I also credit Kitty Wallis with giving me my first experiences with home-made pastels. She actually markets a product that takes the mixing of the water out of the equation. She has done the hard part, and put it in a jar for you to just start rolling paste sticks. Her Pastel Moist Pigments can be found here, along with the Createx Liquid Pigments that I really love. I know they are expensive, but the full set will produce more sticks than you can shake a, well, a dollar at. The factor is well in your favor. I came back from Kitty's workshop with eighty sticks, which is greater than $260 worth of the little gems. She also sells them in individual jars, so you don't need to pop for the whole set.
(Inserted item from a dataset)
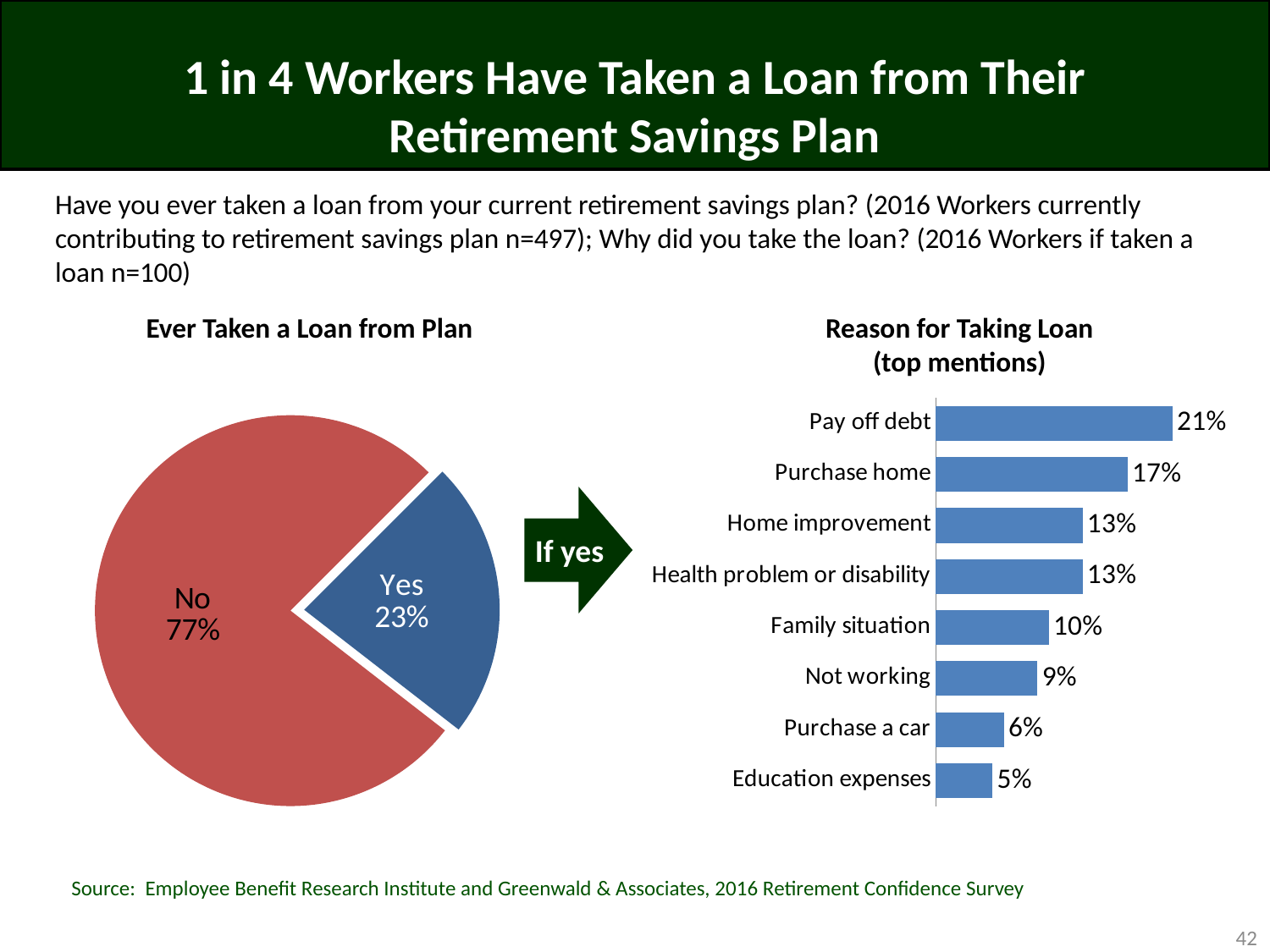
In the 'Reason for Taking Loan' chart, what is the value for Pay off debt? 21% In the 'Reason for Taking Loan' chart, what is the value for Family situation? 10% In the 'Reason for Taking Loan' chart, what is the value for Health problem or disability? 13% In the 'Reason for Taking Loan' chart, which is larger: Not working or Purchase a car? Not working In the 'Reason for Taking Loan' chart, what is the difference between Pay off debt and Purchase home? 4% What kind of chart is 'Reason for Taking Loan (top mentions)'? Bar chart In the 'Reason for Taking Loan' chart, which reason has the highest value? Pay off debt In the 'Reason for Taking Loan' chart, which reason has the lowest value? Education expenses How many reasons are listed in the 'Reason for Taking Loan' chart? 8 In the 'Ever Taken a Loan from Plan' chart, what share of workers answered Yes? 23% In the 'Ever Taken a Loan from Plan' chart, what share of workers answered No? 77% What kind of chart is 'Ever Taken a Loan from Plan'? Pie chart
I chose the adventure of making the sticks from scratch, just like any artist who lived before the Nineteenth century had to. I wanted the earthy, craft-side of the artist's tools to be part of my repertoire. I do call myself a "colorist", after all!
Now we have covered making one's own simple grays in multiple values with easel left-overs (the one I made for the photos presented here is already dry and turns out to be a dark violet-gray-which Lorie calls "eggplant"), recovering a broken stick, and two simple resources for how to make soft pastels (de Marrais and Wallis ).
Articles on Making Pastels:
- Paul de Marrais. Via Daniel Smith.
- Katherine Tyrell's Squidoo Lens, and scroll down to "Making your own pastels".
- Sinopia; I emphasize this one which Katherine has linked, because it is relatively simple, and has well organized formulas for given color groups. The groupings are designed to help you get ahead of the curve regarding pigments that are less satisfactory for handling qualities. I suggest letting the pigment tell you first, though. I found that the hansa yellow light from Daniel Smith was fine without binder.